→ **Work to be completed**: Put the lines of the rows below into a numbered list, beginning at the line containing "Out of these" and continuing through the last line of the rows, with blank lines left out.

Recorded data
>> START
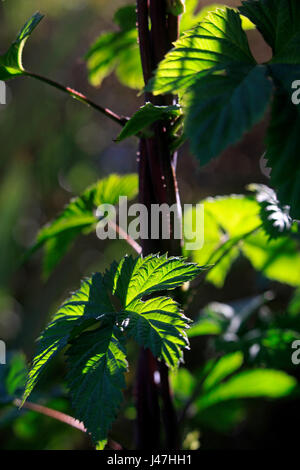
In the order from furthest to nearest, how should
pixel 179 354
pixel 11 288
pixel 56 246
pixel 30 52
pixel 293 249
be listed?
pixel 30 52 → pixel 11 288 → pixel 293 249 → pixel 56 246 → pixel 179 354

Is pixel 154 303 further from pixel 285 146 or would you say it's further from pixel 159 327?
pixel 285 146

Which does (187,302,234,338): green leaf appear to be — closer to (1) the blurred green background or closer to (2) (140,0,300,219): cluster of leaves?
(2) (140,0,300,219): cluster of leaves

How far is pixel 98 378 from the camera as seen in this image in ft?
1.49

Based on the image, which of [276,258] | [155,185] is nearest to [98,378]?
[155,185]

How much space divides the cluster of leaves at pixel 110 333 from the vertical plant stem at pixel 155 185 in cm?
8

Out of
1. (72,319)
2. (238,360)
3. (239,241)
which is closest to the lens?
(72,319)

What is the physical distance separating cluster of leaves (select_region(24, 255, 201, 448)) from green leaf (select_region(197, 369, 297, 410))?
20.5 inches

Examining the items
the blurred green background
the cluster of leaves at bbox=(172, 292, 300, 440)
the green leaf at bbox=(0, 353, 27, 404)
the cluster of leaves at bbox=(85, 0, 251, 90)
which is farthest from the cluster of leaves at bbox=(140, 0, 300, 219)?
the blurred green background

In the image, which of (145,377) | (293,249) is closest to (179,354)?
(145,377)

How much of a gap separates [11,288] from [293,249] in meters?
1.79

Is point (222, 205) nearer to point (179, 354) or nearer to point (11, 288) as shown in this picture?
point (179, 354)

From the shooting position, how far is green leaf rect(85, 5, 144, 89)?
74 cm

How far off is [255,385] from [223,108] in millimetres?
720
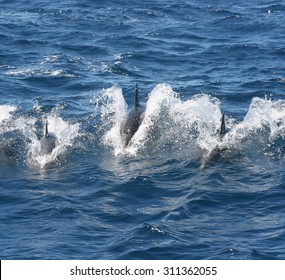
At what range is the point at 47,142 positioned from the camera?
4262 cm

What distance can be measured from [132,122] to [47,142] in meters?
4.69

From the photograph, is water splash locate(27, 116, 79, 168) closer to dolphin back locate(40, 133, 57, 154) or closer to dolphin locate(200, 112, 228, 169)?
dolphin back locate(40, 133, 57, 154)

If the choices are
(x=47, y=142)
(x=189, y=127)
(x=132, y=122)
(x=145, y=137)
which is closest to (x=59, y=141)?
(x=47, y=142)

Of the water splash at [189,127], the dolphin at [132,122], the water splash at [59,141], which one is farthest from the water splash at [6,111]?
the dolphin at [132,122]

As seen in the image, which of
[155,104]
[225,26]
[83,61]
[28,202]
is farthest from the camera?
[225,26]

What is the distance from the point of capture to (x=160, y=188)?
38.6 meters

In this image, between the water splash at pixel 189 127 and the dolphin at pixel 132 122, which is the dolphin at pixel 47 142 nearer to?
the water splash at pixel 189 127

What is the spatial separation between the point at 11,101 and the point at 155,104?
8810 millimetres

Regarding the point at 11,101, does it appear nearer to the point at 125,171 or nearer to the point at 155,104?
the point at 155,104

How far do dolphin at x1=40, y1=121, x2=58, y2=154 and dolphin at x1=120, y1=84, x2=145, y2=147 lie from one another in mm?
3480

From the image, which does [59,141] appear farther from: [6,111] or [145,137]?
[6,111]

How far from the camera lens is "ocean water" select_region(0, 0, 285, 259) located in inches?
1328

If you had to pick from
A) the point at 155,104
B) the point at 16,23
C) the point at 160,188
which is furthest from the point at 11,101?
the point at 16,23

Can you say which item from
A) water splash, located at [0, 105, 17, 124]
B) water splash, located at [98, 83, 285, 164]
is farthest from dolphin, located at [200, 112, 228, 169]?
water splash, located at [0, 105, 17, 124]
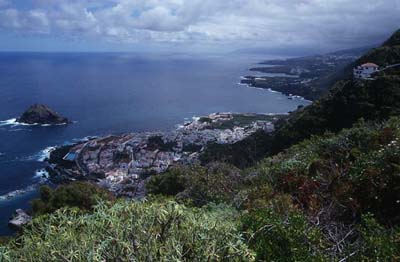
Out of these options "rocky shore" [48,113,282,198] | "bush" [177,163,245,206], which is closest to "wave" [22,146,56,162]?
"rocky shore" [48,113,282,198]

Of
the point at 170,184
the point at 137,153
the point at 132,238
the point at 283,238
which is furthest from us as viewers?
the point at 137,153

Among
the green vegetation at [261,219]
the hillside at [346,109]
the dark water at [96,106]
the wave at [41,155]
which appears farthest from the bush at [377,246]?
the wave at [41,155]

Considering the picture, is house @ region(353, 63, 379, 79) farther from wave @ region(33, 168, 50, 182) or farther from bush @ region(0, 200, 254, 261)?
bush @ region(0, 200, 254, 261)

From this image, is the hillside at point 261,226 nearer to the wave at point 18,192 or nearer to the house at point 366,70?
the house at point 366,70

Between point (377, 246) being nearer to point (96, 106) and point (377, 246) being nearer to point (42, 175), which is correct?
point (42, 175)

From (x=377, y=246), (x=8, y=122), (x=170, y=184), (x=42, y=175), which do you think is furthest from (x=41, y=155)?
>> END
→ **Answer to the exercise**:
1. Out of these options "rocky shore" [48,113,282,198] | "bush" [177,163,245,206], which is closest to "wave" [22,146,56,162]?
2. "rocky shore" [48,113,282,198]
3. Of
4. the point at 170,184
5. the point at 137,153
6. the point at 132,238
7. the point at 283,238
8. which is furthest from us as viewers?
9. the point at 137,153
10. Among
11. the green vegetation at [261,219]
12. the hillside at [346,109]
13. the dark water at [96,106]
14. the wave at [41,155]
15. which appears farthest from the bush at [377,246]?
16. the wave at [41,155]
17. Considering the picture, is house @ region(353, 63, 379, 79) farther from wave @ region(33, 168, 50, 182) or farther from bush @ region(0, 200, 254, 261)?
18. bush @ region(0, 200, 254, 261)
19. From this image, is the hillside at point 261,226 nearer to the wave at point 18,192 or nearer to the house at point 366,70?
20. the house at point 366,70
21. Between point (377, 246) being nearer to point (96, 106) and point (377, 246) being nearer to point (42, 175), which is correct?
22. point (42, 175)
23. From (x=377, y=246), (x=8, y=122), (x=170, y=184), (x=42, y=175), which do you think is furthest from (x=41, y=155)?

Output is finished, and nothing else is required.